*DIRECTIONS FOR THIS TASK*
Restate, word for word, each record that follows.

Saved entries:
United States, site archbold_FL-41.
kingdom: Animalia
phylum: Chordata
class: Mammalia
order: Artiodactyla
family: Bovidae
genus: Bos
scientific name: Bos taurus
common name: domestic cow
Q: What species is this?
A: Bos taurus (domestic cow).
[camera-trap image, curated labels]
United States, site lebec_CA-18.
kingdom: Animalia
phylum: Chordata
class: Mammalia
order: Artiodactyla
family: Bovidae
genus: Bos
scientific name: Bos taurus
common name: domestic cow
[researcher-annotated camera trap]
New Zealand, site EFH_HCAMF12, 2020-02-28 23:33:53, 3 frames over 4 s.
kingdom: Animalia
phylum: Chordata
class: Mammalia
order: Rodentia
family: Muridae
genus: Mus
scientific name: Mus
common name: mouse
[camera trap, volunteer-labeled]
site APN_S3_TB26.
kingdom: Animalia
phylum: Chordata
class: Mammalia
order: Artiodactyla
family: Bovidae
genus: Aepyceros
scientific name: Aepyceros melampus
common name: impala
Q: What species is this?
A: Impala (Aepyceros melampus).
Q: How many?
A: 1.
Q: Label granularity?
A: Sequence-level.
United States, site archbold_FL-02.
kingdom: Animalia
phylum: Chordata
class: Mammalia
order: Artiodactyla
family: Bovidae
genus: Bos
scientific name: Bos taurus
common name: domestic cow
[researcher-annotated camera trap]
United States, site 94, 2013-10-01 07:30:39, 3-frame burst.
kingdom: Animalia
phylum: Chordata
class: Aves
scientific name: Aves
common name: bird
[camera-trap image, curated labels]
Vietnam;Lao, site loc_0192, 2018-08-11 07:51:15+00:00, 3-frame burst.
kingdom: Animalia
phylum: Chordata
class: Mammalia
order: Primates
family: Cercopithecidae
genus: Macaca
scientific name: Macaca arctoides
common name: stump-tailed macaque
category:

*FINAL ANSWER*
United States, site archbold_FL-41.
kingdom: Animalia
phylum: Chordata
class: Mammalia
order: Artiodactyla
family: Bovidae
genus: Bos
scientific name: Bos taurus
common name: domestic cow
Q: What species is this?
A: Bos taurus (domestic cow).
[camera-trap image, curated labels]
United States, site lebec_CA-18.
kingdom: Animalia
phylum: Chordata
class: Mammalia
order: Artiodactyla
family: Bovidae
genus: Bos
scientific name: Bos taurus
common name: domestic cow
[researcher-annotated camera trap]
New Zealand, site EFH_HCAMF12, 2020-02-28 23:33:53, 3 frames over 4 s.
kingdom: Animalia
phylum: Chordata
class: Mammalia
order: Rodentia
family: Muridae
genus: Mus
scientific name: Mus
common name: mouse
[camera trap, volunteer-labeled]
site APN_S3_TB26.
kingdom: Animalia
phylum: Chordata
class: Mammalia
order: Artiodactyla
family: Bovidae
genus: Aepyceros
scientific name: Aepyceros melampus
common name: impala
Q: What species is this?
A: Impala (Aepyceros melampus).
Q: How many?
A: 1.
Q: Label granularity?
A: Sequence-level.
United States, site archbold_FL-02.
kingdom: Animalia
phylum: Chordata
class: Mammalia
order: Artiodactyla
family: Bovidae
genus: Bos
scientific name: Bos taurus
common name: domestic cow
[researcher-annotated camera trap]
United States, site 94, 2013-10-01 07:30:39, 3-frame burst.
kingdom: Animalia
phylum: Chordata
class: Aves
scientific name: Aves
common name: bird
[camera-trap image, curated labels]
Vietnam;Lao, site loc_0192, 2018-08-11 07:51:15+00:00, 3-frame burst.
kingdom: Animalia
phylum: Chordata
class: Mammalia
order: Primates
family: Cercopithecidae
genus: Macaca
scientific name: Macaca arctoides
common name: stump-tailed macaque
category:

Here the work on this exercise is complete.